百年目の施餓鬼
夏の強い日差しが照りつける中、私は古びた寺院の山門をくぐった。夏休みの自由研究として、この地域に伝わる伝統行事について調べることにしたのだ。
「安養寺」は築350年以上の歴史を持つ古刹で、特に毎年行われる「施餓鬼会」が有名だという。施餓鬼とは、あの世をさまよう無縁仏や餓鬼道に堕ちた霊を供養する儀式だ。
「よく来たね、和也くん」
住職の藤本さんが穏やかな笑顔で迎えてくれた。70代半ばとおぼしき住職は、私の父が子供の頃からこの寺を守っているという。
「今年の施餓鬼会について調べに来ました。特に由来とか、伝承とかあれば教えてほしいんです」
住職は少し表情を曇らせた。
「実はね、今年の施餓鬼会は特別なんだよ。ちょうど百年目になるからね」
「百年目?何かあるんですか?」
住職は深呼吸をして、お茶を淹れながら静かに語り始めた。
「明治時代の終わり頃、この寺で恐ろしい出来事があったんだ。当時の住職が密かに行っていた儀式が原因で…」
明治43年(1910年)、安養寺では一人の若い僧侶が住職を務めていた。彼は修行のために都から来たばかりだったが、仏教の教えに加え、様々な呪術にも精通していたという。
その年の夏、村では原因不明の病が流行り、多くの人が亡くなった。死者の数があまりに多かったため、寺の墓地は拡張され、中には埋葬の儀式も簡略化されたものもあった。
住職は疫病を鎮めるため、特別な施餓鬼会を執り行うことを決めた。これは通常の供養ではなく、死者の霊を一度呼び戻し、きちんと供養して成仏させるという、古来より禁じられていた儀式だった。
「供養が不十分な霊は、成仏できずにこの世をさまよい続ける。その怨念が疫病を引き起こしているのだ」と住職は考えたのだ。

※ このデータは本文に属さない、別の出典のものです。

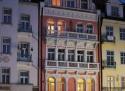 Hotel Kučera Lázně - seznam ubytování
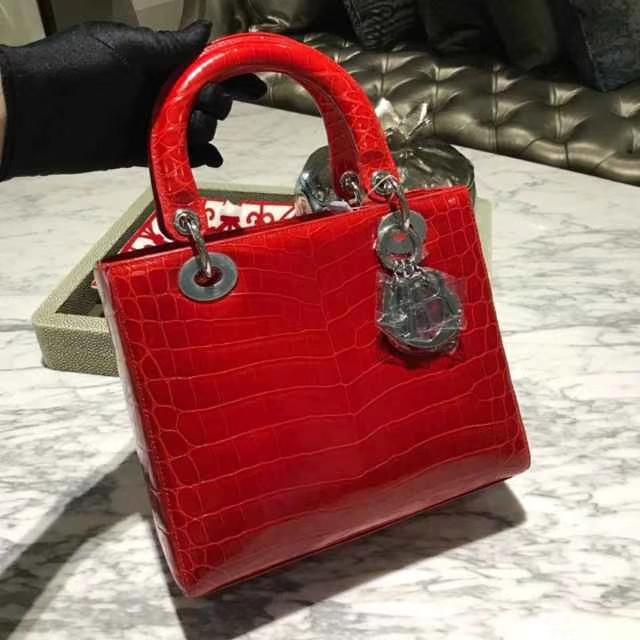Dior 迪奥 戴妃包 Lady Dior VIP私人定制鳄鱼 5格 24cm 戴妃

儀式は旧暦7月15日の満月の夜に行われた。住職は本堂に108本の灯明を灯し、特別な真言を唱えながら死者の名を記した位牌を並べた。そして儀式の最中、不思議なことが起こった。
本堂に濃い霧のようなものが立ち込め、次第に人の形に変わっていったのだ。最初は一人、また一人と、本堂には亡くなった村人たちの姿が現れ始めた。
住職は恐れることなく、真言を唱え続けた。しかし、現れた霊の数があまりに多く、中には住職の知らない姿もあった。それは安養寺の墓地に眠る、何百年も前から祀られてきた無縁仏たちだった。
儀式が終盤に差し掛かった頃、突然、本堂の灯明が一斉に消え、激しい風が吹き荒れた。驚いた住職が灯明を点け直すと、そこには一人の女性の霊が佇んでいた。
それは住職の婚約者だった女性だった。彼女は住職が出家する前に亡くなったとされていたが、実は住職自身が密かに呪術で命を奪っていたのだ。その秘密を誰よりも知っていた彼女の霊は、他の霊とは違い、成仏することなく住職に憑りついた。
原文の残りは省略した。